Though Carroll didn’t get the part, she took the skit online and created Very Mary Kate, now in its second season, which chronicles the (fictional) life of the actress. Carroll portrays the star in a constant state of semi-somnia, navigating the trainwreck of her life. She falls asleep on a dime, has a talking cat, and is never without a juice cleanse, a Trenti latte, or a purse full of prescription pills—“I take these when I want to go to sleep,” she says in one episode, pulling a bottle out of her purse. “I take these when I want to wake up. These I take when I go shopping so I don’t overspend. These I take when I go online shopping so I remember my credit card information. These I take to just, like, not die.”
Now, VMK has almost 40,000 Twitter followers, and her videos have gotten ++7 million++ views on YouTube alone. (The real Mary-Kate has no Twitter account and maintains a low profile online.) Very Mary Kate’s thousands of fans submit pictures of themselves doing her signature stance: hands flexed in front of their chest, eyes squinted, eyebrows raised. A pair of U.S. soldiers have submitted their best impressions, as has an entire team of high school cheerleaders.
As she’s portrayed on VMK, Mary-Kate is simultaneously hilarious, oblivious, and deeply depressing; constantly circling the drain. But the real Olsen couldn’t be more different. Well beyond her addled NYU appearance and beyond the fashionable-bag lady look, the real Mary-Kate is now a successful adult. Online, though, she’s still a caricature. Isn’t, we had to ask Carroll, the entire conceit a little dated? “Of course!” she says. “She’s not even in NYU anymore. It’s definitely a dated impression. It’s not a real world. [The real Mary-Kate] is the CEO of her own company with her sister. Mary-Kate Olsen is not Very Mary Kate at all.”

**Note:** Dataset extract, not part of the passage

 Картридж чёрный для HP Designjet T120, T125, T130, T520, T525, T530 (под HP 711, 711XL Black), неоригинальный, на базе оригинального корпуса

Carroll says Very Mary Kate is a work of fan fiction—the art of giving an easy-to-tease celebrity a life of his or her own. This is a gimmick she’s pulled on several other stars: among them Maggie Smith as Downton Abbey’s Dowager Countess, Christina Hendricks as Joan Harris in Mad Men, Kate Winslet (“crying and soaking wet in every movie she’s in”), and Anne Coulter just being herself (“she has an interesting way of saying, ‘You lied, you’re a liar!” Carroll says.)
Though Carroll has yet to land a gig on SNL, she keeps going back to audition every season. “Before I was an unemployed actor, and now I have a little bit of recognition,” she says of how Very Mary Kate has changed her life. “I didn’t realize how empowering it was to create something yourself rather than sitting around a waiting room, auditioning for something that never really came through.”